Copy all of the rows below word for word, keeping every line and its spacing unchanged.

* start Data provided *

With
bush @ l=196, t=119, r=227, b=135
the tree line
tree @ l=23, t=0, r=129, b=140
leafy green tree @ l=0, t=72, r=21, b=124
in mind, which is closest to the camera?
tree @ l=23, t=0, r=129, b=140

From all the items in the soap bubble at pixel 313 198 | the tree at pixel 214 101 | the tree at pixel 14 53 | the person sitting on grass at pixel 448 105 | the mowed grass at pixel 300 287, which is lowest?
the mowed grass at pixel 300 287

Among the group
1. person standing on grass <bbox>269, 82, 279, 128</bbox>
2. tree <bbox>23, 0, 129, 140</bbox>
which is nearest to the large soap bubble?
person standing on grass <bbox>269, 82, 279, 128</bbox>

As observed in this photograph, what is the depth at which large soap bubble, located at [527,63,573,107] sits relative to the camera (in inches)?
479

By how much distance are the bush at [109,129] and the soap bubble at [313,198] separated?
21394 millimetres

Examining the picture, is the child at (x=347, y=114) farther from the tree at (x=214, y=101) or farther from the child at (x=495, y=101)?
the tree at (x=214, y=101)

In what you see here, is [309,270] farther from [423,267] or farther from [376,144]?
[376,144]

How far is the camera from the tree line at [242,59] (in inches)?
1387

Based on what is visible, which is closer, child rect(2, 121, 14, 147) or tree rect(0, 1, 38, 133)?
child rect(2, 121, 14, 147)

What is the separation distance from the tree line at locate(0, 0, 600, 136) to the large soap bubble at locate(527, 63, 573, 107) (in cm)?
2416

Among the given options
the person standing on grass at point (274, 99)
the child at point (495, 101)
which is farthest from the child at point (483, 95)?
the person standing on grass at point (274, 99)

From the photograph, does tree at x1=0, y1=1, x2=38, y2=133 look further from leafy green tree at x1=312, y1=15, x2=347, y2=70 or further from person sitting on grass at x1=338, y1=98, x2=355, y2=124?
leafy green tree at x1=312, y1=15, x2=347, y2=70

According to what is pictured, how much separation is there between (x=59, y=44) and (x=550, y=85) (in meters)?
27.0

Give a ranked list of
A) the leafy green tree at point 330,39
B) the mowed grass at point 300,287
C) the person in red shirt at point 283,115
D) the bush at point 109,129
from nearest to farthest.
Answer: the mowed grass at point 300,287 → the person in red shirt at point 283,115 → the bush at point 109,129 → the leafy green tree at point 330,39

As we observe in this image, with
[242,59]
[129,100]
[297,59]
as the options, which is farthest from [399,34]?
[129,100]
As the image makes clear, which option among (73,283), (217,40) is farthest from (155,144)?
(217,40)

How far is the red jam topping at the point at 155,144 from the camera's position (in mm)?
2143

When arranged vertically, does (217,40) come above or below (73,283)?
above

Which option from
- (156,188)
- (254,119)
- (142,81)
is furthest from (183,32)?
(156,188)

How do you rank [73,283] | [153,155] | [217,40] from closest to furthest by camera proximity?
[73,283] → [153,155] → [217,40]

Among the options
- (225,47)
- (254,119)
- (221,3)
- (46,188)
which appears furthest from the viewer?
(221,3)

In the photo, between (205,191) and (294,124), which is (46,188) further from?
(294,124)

* end Data provided *

* **The answer**
With
bush @ l=196, t=119, r=227, b=135
the tree line
tree @ l=23, t=0, r=129, b=140
leafy green tree @ l=0, t=72, r=21, b=124
in mind, which is closest to the camera?
tree @ l=23, t=0, r=129, b=140

From all the items in the soap bubble at pixel 313 198 | the tree at pixel 214 101 | the tree at pixel 14 53 | the person sitting on grass at pixel 448 105 | the mowed grass at pixel 300 287, which is lowest?
the mowed grass at pixel 300 287

Among the group
1. person standing on grass <bbox>269, 82, 279, 128</bbox>
2. tree <bbox>23, 0, 129, 140</bbox>
which is nearest to the large soap bubble?
person standing on grass <bbox>269, 82, 279, 128</bbox>

As observed in this photograph, what is the depth at which large soap bubble, located at [527,63,573,107] sits relative to the camera (in inches)?
479

By how much distance are the bush at [109,129] and the soap bubble at [313,198] separated?
21394 millimetres

Examining the picture, is the child at (x=347, y=114) farther from the tree at (x=214, y=101) or farther from the child at (x=495, y=101)?
the tree at (x=214, y=101)

In what you see here, is [309,270] farther from [423,267] or farther from [376,144]?
[376,144]

How far is the camera from the tree line at [242,59] (in inches)?
1387

Based on what is visible, which is closer, child rect(2, 121, 14, 147) or tree rect(0, 1, 38, 133)?
child rect(2, 121, 14, 147)

What is the separation distance from the tree line at locate(0, 0, 600, 136) to the large soap bubble at locate(527, 63, 573, 107) (in cm)?
2416

Among the given options
the person standing on grass at point (274, 99)
the child at point (495, 101)
which is farthest from the child at point (483, 95)?
the person standing on grass at point (274, 99)

From the photograph, does tree at x1=0, y1=1, x2=38, y2=133 look further from leafy green tree at x1=312, y1=15, x2=347, y2=70 or further from person sitting on grass at x1=338, y1=98, x2=355, y2=124?
leafy green tree at x1=312, y1=15, x2=347, y2=70

According to what is pictured, how much separation is there between (x=59, y=44) and (x=550, y=85) (in meters)?
27.0

Give a ranked list of
A) the leafy green tree at point 330,39
B) the mowed grass at point 300,287
C) the person in red shirt at point 283,115
D) the bush at point 109,129
from nearest to farthest.
Answer: the mowed grass at point 300,287 → the person in red shirt at point 283,115 → the bush at point 109,129 → the leafy green tree at point 330,39

As we observe in this image, with
[242,59]
[129,100]
[297,59]
as the options, which is farthest from [399,34]?
[129,100]
As the image makes clear, which option among (73,283), (217,40) is farthest from (155,144)?
(217,40)

How far is the red jam topping at the point at 155,144 from the camera's position (in mm)?
2143

When arranged vertically, does (217,40) come above or below (73,283)?
above

Which option from
- (156,188)
- (254,119)
- (142,81)
is furthest from (183,32)?
(156,188)

How do you rank [73,283] | [153,155] | [217,40] from closest to furthest by camera proximity?
[73,283] → [153,155] → [217,40]

Among the options
- (225,47)
- (254,119)
- (221,3)
- (46,188)
which appears furthest from the viewer?
(221,3)

In the photo, between (205,191) and (294,124), which is (46,188) further from?
(294,124)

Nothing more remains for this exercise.